In their study the authors had participants state how much they would be willing to pay for a holiday package (acceptable price ranges determined by similar participants) which was either made to seem scarce (one opportunity for this particular deal) or not (the deal ran every weekend throughout summer). Participants were either in the ‘low motivation’ condition, where they had to imagine they had already been on holiday and now had to judge how much they would have paid, or the ‘high motivation’ condition where they needed to buy (the same) a holiday package for an upcoming holiday.
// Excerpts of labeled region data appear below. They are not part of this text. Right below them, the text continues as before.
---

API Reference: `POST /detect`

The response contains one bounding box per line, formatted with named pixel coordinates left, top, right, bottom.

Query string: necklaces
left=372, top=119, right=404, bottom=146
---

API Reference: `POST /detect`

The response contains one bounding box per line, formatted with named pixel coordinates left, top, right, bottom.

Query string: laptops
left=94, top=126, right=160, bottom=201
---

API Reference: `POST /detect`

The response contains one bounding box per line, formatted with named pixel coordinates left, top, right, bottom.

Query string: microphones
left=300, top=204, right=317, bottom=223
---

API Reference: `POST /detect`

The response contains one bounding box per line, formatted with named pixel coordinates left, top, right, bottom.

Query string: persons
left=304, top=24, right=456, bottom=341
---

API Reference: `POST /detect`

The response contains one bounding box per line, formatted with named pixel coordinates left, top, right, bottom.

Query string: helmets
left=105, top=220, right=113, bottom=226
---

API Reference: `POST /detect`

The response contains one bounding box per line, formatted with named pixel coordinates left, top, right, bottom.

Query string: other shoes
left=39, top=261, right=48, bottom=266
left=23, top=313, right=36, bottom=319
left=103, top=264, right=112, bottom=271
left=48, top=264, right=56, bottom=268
The motivation of participants varied because the desire for a holiday had passed in the just-been-on-holiday condition, so participants were less motivated to get a good holiday deal.
The results were that the participants in the high motivation condition responded as you would expect: they rated the holiday as more valuable, of better quality, were willing to pay more for it, and found paying for it a smaller sacrifice when it was scarce compared to when it was not. For the low motivation group the opposite was found! When the holiday was scarce the participants were willing to pay less for it, rated it as less valuable and of lower quality, and perceived paying for it a higher sacrifice then when it was not scarce. These findings are demonstrated in Figure 1.
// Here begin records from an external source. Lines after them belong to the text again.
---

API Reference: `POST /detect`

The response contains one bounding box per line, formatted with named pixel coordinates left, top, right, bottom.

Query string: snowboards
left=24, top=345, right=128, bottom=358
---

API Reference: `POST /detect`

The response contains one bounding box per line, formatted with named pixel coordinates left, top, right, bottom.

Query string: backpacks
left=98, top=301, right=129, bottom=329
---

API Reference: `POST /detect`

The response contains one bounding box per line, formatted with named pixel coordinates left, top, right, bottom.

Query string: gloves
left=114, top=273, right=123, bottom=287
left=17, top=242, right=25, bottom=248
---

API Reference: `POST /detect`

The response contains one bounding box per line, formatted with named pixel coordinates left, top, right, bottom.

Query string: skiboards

This is an interesting finding that is explained by the differential cognitive processes underlying high versus low motivation. Suri, Kohli & Monroe conclude that when you are not highly motivated to buy a product you are more likely to process information about it heuristically. When said product is scarce, however, arousal increases and induces systematic processing of the product. This allows you not to fall into the trap of schematically thinking that a scarce product is a high value one you should pay a lot of money for, and allows a detailed evaluation of its worth. When you are highly motivated to buy a product, on the other hand, you initially engage in systematic thinking about it. However, when it is scarce, the associated emotional arousal actually hinders your systematic thinking and induces heuristic biases which lead you to automatically conclude that a scarce product is a high quality one worth paying more money for.
To summarise; the motivation you are looking at a product with influences how you are affected by scarcity information. When you are not highly motivated to buy the product you are free from emotional pressure to systematically process the worth of the product and not succumb to the persuasive trap of scarcity.
Cialdini, R. B., Goldstein, N. J. (2000). The science and practice of persuasion. The Cornell Hotel and Restaurant Administration Quarterly, 43, 40-50.
Suri, R., Kohli, C., & Monroe, K. B. (2007). The effects of perceived scarcity on consumers’ processing of price information. Journal of the Academy of Marketing Science, 35, 89-100.